- Born: 1755 Hiltpoltstein
- Died: 1806 Heidelberg
- Occupation(s): Lutheran Minister Theologian
- Spouse: Margaretha Barbara Schütz
- Children: 10
- Parent(s): Georg Wolfgang Bauer (1710-1767) Margaretha Salome Bauer-Drechsel

= Georg Lorenz Bauer =

German theologian

Georg Lorenz Bauer (14 August 1755 – 13 January 1806) was a German Lutheran Theologian, and writer on his subject.

==Life==
Georg Lorenz Bauer was born in Hiltpoltstein, a small market town some 25 km (15 miles) to the north-east of Nuremberg. He was born sixth of his parents' eight recorded children. His father, Georg Wolfgang Bauer (1710-1767) was the local Protestant minister: his mother, born Margaretha Salome Drechsel, was the daughter of another Protestant minister.
·····
● **INSTRUCTIONS**:
(a) Decide whether each statement agrees with the biography of Georg Lorenz Bauer, answering yes or no and quoting the words from the biography that settle it: (i) Bauer was born in Nuremberg. (ii) Bauer's mother was the daughter of a Protestant minister. (iii) Bauer was the eldest of his parents' recorded children.
(b) Turn the paragraph of the Bauer biography that begins "Georg Lorenz Bauer was born in Hiltpoltstein" into a short list that keeps its main facts.
(c) Write the next part of the biography of Georg Lorenz Bauer, starting after its last sentence.
None of the tasks require the items.

● **Scene-based reasoning records**:
·····
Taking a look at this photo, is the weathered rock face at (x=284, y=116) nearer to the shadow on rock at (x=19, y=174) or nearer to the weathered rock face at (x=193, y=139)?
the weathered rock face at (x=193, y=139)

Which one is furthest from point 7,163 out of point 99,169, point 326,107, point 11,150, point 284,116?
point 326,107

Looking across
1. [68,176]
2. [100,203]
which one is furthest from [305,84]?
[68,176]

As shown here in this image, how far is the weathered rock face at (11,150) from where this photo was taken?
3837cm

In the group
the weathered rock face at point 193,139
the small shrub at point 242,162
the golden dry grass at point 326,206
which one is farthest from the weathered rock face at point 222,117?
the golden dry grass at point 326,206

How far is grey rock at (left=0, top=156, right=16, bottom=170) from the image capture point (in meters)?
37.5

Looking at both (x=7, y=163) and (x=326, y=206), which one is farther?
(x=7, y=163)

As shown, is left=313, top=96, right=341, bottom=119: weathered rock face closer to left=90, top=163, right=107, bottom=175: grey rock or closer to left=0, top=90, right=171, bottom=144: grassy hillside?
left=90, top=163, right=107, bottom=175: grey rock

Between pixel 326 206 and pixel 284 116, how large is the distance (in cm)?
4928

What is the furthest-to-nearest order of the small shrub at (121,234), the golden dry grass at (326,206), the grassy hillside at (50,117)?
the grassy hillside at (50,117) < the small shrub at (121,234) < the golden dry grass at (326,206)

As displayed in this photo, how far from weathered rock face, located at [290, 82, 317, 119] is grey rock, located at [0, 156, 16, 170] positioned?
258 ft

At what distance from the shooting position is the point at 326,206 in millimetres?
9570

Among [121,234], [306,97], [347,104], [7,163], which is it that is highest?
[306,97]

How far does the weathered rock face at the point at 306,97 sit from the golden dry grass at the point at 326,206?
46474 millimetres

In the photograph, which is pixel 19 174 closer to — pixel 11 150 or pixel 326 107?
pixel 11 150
·····
● **RESPONSES PER TASK**:
(a)
(i) No: "born in Hiltpoltstein, a small market town some 25 km (15 miles) to the north-east of Nuremberg"
(ii) Yes: "was the daughter of another Protestant minister"
(iii) No: "He was born sixth of his parents' eight recorded children."

(b)
- Birthplace: Hiltpoltstein, a small market town about 25 km (15 miles) north-east of Nuremberg
- Birth order: sixth of eight recorded children
- Father: Georg Wolfgang Bauer (1710-1767), the local Protestant minister
- Mother: born Margaretha Salome Drechsel, daughter of another Protestant minister

(c)
His school career included a period at St. Lorenz, Nuremberg where he acquired an early interest in Oriental languages, on which he was able to build after 1772 when he moved on to the University of Altdorf. Here he studied both Theology and, possibly with even greater enthusiasm, Oriental Languages under the noted orientalist Johann Andreas Michael Nagel. He received his Magister degree in 1775 and a year later was appointed a "Morning preacher" at the St Margaret's Chapel in Nuremberg Castle. In 1786 he took a teaching position at the city's St. Sebaldus school, becoming deputy head in 1787. In 1789, following the death in 1788 of Johann Andreas Michael Nagel, Bauer was appointed to succeed the mentor from his university days at Altdorf as Professor for Eloquence/Rhetoric, Oriental Languages and Morality.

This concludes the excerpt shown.